Angkor Wat and Angkor Thom

The most iconic image of Cambodia has to be Angkor Wat; it’s even on their national flag. So when I was in Siem Reap, I decided to visit it. Especially as I heard that they were going to double the price in the next few months (sorry parents, you’ll have to pay that when you come to visit me). I went with another colleague who was new to the country (she’d been in Cambodia three days longer than I had).

We asked our hotel to get a tuk tuk driver for us, and we tried to bargain on the price. I think we got it down to about $7-8. Seeing as he was going to be with us for at least two and half hours, it’s really a bargain. He took us through the short ride through the Siem Reap countryside to one of the ticket offices. These were more efficient than customs at Taipei, even though it felt the same. You were ushered to a desk.

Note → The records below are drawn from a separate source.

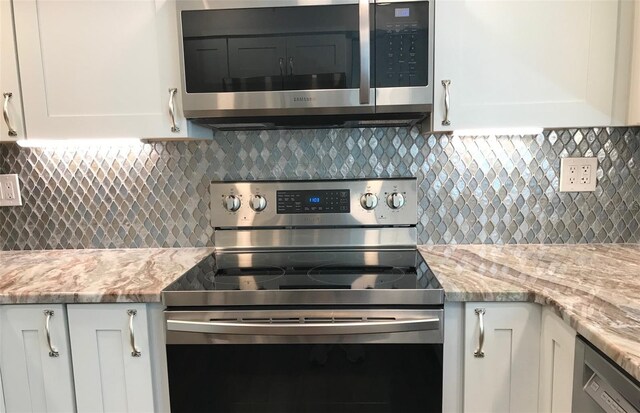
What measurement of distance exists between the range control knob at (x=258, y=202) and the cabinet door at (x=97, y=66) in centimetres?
39

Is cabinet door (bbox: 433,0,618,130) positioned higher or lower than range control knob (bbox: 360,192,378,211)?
higher

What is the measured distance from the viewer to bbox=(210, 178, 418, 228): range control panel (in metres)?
1.65

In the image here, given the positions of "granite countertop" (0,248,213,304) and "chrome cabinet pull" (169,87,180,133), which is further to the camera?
"chrome cabinet pull" (169,87,180,133)

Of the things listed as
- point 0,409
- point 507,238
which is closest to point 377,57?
point 507,238

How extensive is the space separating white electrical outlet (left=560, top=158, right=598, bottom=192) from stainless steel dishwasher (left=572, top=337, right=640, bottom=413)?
88 cm

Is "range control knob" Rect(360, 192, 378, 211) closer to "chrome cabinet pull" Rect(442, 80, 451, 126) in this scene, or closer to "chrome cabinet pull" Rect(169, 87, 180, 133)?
"chrome cabinet pull" Rect(442, 80, 451, 126)

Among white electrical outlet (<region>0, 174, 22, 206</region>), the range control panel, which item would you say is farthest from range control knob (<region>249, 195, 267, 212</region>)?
white electrical outlet (<region>0, 174, 22, 206</region>)

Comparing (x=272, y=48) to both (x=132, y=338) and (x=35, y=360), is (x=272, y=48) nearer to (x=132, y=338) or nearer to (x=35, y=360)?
(x=132, y=338)

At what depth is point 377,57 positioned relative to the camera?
1.32 m

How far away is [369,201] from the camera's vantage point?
163 cm

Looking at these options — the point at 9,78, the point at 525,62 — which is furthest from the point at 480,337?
the point at 9,78

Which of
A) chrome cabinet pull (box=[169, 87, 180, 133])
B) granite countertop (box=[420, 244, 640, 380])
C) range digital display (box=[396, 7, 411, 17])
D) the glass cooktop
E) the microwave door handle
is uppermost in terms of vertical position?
range digital display (box=[396, 7, 411, 17])

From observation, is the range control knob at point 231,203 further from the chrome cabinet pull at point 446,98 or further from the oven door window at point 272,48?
the chrome cabinet pull at point 446,98

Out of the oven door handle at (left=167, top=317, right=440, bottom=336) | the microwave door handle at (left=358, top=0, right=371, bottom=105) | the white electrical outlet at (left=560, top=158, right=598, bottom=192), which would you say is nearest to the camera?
the oven door handle at (left=167, top=317, right=440, bottom=336)
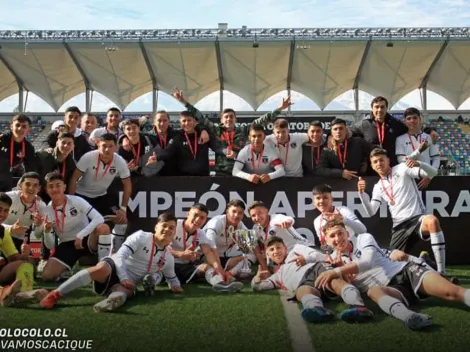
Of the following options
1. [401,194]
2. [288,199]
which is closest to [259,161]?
[288,199]

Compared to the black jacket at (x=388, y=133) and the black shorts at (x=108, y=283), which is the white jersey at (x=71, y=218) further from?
the black jacket at (x=388, y=133)

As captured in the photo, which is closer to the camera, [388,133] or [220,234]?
[220,234]

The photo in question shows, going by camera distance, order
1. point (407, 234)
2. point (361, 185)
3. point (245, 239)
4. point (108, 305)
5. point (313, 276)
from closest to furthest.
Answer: point (108, 305), point (313, 276), point (245, 239), point (407, 234), point (361, 185)

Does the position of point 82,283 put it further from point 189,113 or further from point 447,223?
point 447,223

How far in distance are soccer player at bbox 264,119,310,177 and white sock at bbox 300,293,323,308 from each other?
2.81 m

“Stand here! Look here!” they told us pointing at a small camera. Startled and confused, I complied. Photo taken. “English? Twenty dollars.” Money handed exchanged hands, then I was passed my ticket, complete with yet another unflattering photograph. I will cherish it forever.


We mounted the tuk tuk carriage and continued our travels through the jungle. To our right there was a large body of water, and in the jungle I could just see glimpses of what seemed like silhouettes of tall structures. Slowly, out of the thick canopy and dense foliage emerged the walls that surrounded the Angkor Wat complex.

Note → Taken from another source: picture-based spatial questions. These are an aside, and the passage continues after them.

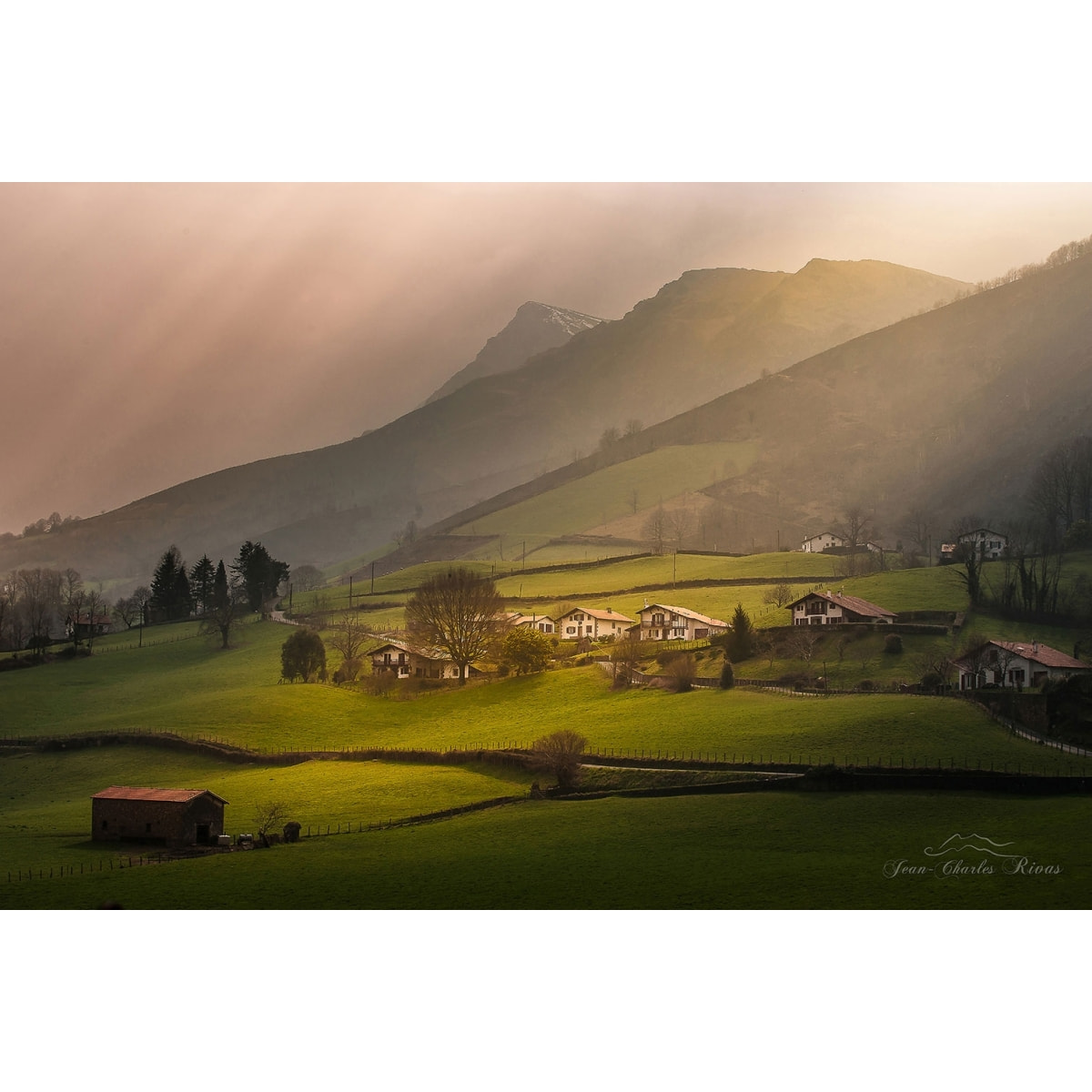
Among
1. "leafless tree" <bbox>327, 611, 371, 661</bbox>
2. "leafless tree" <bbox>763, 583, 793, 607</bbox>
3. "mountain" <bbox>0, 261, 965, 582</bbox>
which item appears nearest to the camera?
"leafless tree" <bbox>763, 583, 793, 607</bbox>

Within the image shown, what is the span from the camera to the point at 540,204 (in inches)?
770

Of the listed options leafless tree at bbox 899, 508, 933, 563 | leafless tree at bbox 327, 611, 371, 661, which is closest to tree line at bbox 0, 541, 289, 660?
leafless tree at bbox 327, 611, 371, 661

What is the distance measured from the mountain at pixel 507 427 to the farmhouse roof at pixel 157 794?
5.48 metres

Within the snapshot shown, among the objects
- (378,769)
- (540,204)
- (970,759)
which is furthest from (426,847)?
(540,204)

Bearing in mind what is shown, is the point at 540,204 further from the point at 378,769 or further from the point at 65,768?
the point at 65,768

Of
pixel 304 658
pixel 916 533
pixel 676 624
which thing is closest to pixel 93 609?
pixel 304 658

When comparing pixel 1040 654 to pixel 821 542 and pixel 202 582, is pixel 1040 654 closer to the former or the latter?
pixel 821 542

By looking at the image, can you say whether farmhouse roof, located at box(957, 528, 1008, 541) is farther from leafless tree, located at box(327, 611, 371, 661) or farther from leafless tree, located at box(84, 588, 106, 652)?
leafless tree, located at box(84, 588, 106, 652)

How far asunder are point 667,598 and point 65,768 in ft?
38.7

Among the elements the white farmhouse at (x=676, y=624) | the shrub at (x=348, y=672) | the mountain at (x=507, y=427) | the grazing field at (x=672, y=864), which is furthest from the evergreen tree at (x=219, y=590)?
the white farmhouse at (x=676, y=624)

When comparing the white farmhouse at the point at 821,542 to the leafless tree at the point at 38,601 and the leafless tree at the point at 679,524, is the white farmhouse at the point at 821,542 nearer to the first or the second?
the leafless tree at the point at 679,524

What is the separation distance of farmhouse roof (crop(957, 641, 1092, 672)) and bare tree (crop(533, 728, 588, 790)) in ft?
22.5

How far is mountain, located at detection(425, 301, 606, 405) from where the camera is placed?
71.6 feet

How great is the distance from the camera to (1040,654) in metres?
18.0
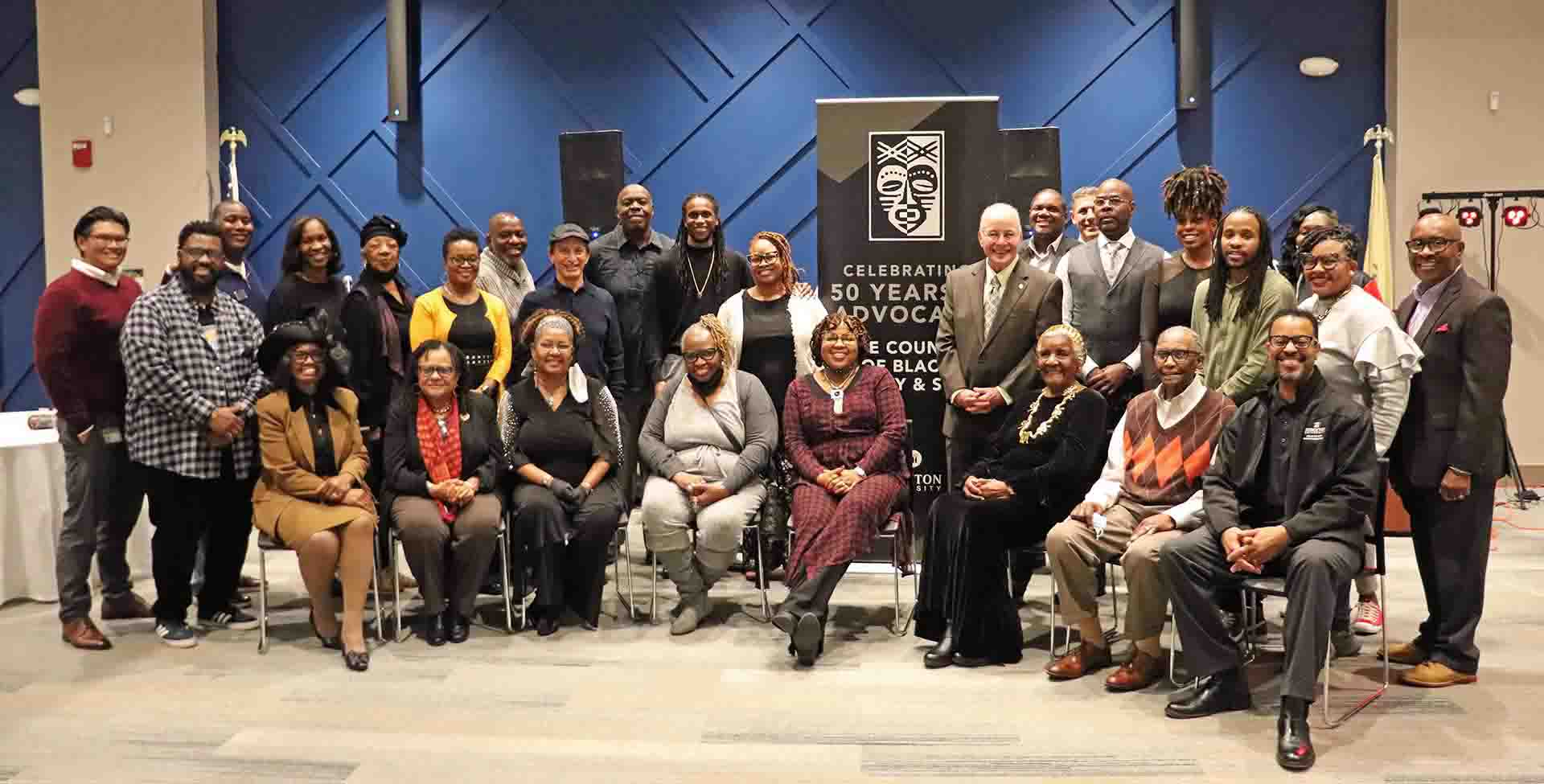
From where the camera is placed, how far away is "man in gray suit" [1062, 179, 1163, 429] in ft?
15.8

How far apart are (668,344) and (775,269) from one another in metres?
A: 0.79

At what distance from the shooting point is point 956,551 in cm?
→ 425

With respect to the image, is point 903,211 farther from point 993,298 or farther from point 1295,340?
point 1295,340

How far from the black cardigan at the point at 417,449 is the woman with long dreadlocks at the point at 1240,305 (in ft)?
8.57

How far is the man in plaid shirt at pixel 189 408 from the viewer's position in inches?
172

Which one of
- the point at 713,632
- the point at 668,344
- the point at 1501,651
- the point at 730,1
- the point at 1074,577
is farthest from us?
the point at 730,1

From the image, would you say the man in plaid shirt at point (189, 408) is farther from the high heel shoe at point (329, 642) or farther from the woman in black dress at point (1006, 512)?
the woman in black dress at point (1006, 512)

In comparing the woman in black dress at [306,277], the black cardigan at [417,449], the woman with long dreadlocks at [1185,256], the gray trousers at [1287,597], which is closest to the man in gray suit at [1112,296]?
the woman with long dreadlocks at [1185,256]

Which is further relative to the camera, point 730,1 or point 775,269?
point 730,1

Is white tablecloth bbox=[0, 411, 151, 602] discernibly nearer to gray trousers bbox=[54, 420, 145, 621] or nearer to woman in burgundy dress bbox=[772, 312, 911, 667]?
gray trousers bbox=[54, 420, 145, 621]

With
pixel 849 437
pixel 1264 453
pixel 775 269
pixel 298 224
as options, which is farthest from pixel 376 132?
pixel 1264 453

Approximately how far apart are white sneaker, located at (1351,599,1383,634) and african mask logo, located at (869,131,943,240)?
7.15 ft

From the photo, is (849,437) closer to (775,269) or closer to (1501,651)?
(775,269)

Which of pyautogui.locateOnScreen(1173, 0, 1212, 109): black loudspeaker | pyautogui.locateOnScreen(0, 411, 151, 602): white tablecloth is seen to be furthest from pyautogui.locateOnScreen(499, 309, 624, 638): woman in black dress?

Angkor Wat is the largest religious monument in the world, being a temple complex that is about 163 hectares. Built in the first half of the 12th century, it was originally a Hindu temple, but was converted to a Buddhist temple towards the end of that century. It has been in use as a Buddhist place of worship, in some way or another, almost continuously since being built. This is one of the reasons as to why it is better preserved than the other structures within the Angkor area.

It consists of a central structure, which is the temple mountain. It represents the Hindu home of the gods, the five-peaked Mount Meru. This is then surrounded by walls, galleries and moats, that represent the surrounding mountain ranges and the ocean. This moat also provided protection from the encroaching jungle, which helped preserve the site. In fact, a lot of the damage done to the site was in the later-half of the 20th century by art thieves.

The site is beautiful and the structure is ornate, with carvings apparently on most visible surfaces. The climb to the top of temple mountain was a steep one. Before you leave your hotel, make sure you are suitably dressed. It is a religious site, still in use today, so modest dress is required for visitors if they wish to get to the top. The general rule is no shoulders, no knees. So, no vests, strappy tops, short shorts or glittery hot pants. (This is true of other sites in Cambodia, including the Royal Palace. It is not requested at Tuol Sleng Genocide Musem or Choeung Ek but I would advise it just to be respectful.) Also, if you’re a woman, don’t touch the monks.


There is a market area in the outer enclosure, which I went to, but it’s probably worth avoiding. After getting very hot climbing the temple mountain, I found the stall-keepers’ passionate entreaties a bit overwhelming. My response was probably a bit rude: I refused to make eye-contact to the point of turning my head sharply so they couldn’t get my attention. (This was a trick I learnt from a girl from my church when she was younger. If she didn’t want your attention, you knew about it.)

We then took a trip to Angkor Thom, which was a capital city built to the north of Angkor. It featured in Tomb Raider and, if I’m honest, I preferred the site (or the little I saw of it) to Angkor Wat. First, you get driven over a bridge across the city’s moat, then through a gate in the walls. (Unfortunately, my recording of this wasn’t good enough to put on the little film.) As you drive up to the Bayan (the city’s temple), you sometimes see hints of crumbling structures in the jungle. The Bayan has not weathered the years so well, but that made it even more enthralling. I felt a bit like Indianna Jones exploring dangerous, unknown ruins (the other tourists, tuk tuk drivers and English signposts ruined it a little bit, but when you have the imagination of an English teacher…).

Also, the journey reminded me a little of being back home. As we were driving through the jungle, we saw a variety of animals wondering around, obstructing traffic or just content wallowing in muddy puddles ignoring the passing humans, much like they do back in the New Forest. We saw pigs, cows, ducks and monkeys. Okay, so maybe the last one was not quite like the New Forest. Same but different (different being no monkeys or spectacular ancient monuments).

We didn’t spend too long there and there is a wealth of other places to visit around the site. We didn’t see the famous Elephant Gallery or visit any of the other temples (of which there are many). Your pass lets you into all of them and if you have a tuk tuk driver for the day, they’ll happily take you around them. Just agree on prices before and make sure you are clear about what you expect.